Le 23 mars prochain, vous déciderez. Vous voterez pour les conseillers municipaux qui, selon vous, seront les plus compétents pour prendre les décisions structurantes de votre ville pour les 6 prochaines années. Pour aider les lecteurs parisiens d’Energystream dans leur réflexion, nous sommes entrés en contact avec les deux principales candidates à la Mairie de Paris, Mme Hidalgo et Mme Kosciusko-Morizet, afin de leur poser 5 questions sur le volet énergétique de leur programme électoral pour la ville Lumière. Dans un 1er entretien, vous avez eu l’occasion d’apprécier le « Paris énergétique » de NKM… Honneur aujourd’hui à l’équipe sortante d’A. Hidalgo et son programme « Paris qui ose ». Interview énergétique.
1) Vous faites de l’environnement, de l’innovation et des réseaux intelligents des priorités dans votre programme. Quelles mesures concrètes proposez-vous pour mener à bien cette promesse ?
« L’environnement et le développement durable sont les défis majeurs du 21e siècle, et cela notamment en matière de nature en ville, d’économie circulaire et de transition énergétique. Nous avons des objectifs concrets et nous proposons des solutions concrètes, qui s’appuient, en effet, sur l’innovation et les réseaux intelligents.
Des objectifs concrets :
- La nature : elle doit être présente dans Paris notamment au travers de l’agriculture urbaine qui a toute sa place dans notre métropole, non pas de façon anecdotique, mais pour nourrir réellement les Parisiens. Ce grand pas en avant nourrira, embellira et réinventera la Ville.

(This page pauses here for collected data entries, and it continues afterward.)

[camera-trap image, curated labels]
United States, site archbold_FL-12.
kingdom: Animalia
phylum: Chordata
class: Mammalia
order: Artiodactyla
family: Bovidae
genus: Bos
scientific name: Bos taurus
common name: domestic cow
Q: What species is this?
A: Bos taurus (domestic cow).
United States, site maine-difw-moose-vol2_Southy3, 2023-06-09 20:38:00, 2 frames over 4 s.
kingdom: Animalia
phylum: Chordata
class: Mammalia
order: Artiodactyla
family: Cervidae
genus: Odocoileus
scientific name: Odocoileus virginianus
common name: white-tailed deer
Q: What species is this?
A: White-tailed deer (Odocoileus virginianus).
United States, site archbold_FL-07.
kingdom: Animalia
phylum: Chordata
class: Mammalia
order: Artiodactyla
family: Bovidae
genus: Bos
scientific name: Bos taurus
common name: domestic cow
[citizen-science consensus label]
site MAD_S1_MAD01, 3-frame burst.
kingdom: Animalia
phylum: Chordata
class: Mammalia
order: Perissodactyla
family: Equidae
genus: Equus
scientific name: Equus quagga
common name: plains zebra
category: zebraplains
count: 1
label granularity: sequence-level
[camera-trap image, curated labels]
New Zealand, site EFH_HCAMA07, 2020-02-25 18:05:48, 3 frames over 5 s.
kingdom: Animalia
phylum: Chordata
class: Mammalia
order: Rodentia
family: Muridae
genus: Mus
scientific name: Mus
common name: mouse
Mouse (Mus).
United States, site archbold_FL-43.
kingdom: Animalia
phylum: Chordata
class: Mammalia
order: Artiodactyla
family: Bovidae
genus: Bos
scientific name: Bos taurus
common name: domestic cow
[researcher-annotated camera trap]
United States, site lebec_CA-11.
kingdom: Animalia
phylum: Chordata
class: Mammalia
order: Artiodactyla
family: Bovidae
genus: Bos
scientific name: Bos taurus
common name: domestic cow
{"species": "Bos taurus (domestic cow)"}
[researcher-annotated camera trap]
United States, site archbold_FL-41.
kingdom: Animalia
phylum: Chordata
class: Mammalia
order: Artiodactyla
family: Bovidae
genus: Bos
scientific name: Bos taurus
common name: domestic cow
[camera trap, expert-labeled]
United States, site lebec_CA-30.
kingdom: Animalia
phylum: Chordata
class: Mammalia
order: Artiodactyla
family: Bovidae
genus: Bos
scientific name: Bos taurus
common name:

- L’économie circulaire : les villes consomment de grandes quantités de ressources qui se transforment en diverses formes de déchets. Passer de la société du jetable à la société du durable est un objectif qui permettra de produire sans piller, consommer sans gaspiller et recycler sans détruire. Cette nouvelle approche concernera l’alimentation et la consommation de biens via le recyclage mais aussi l’énergie consommée et perdue en dissipation, frottement, freinage…
- La transition énergétique : une rupture est nécessaire dans les modes de consommation et de production pour aller vers des comportements plus économes en énergie. La fin de l’énergie à bon marché et la prise de conscience des effets de l’utilisation massive des combustibles fossiles sur le climat imposent de consommer moins, plus intelligemment ; de recycler et récupérer plus ; et de produire de l’énergie différemment.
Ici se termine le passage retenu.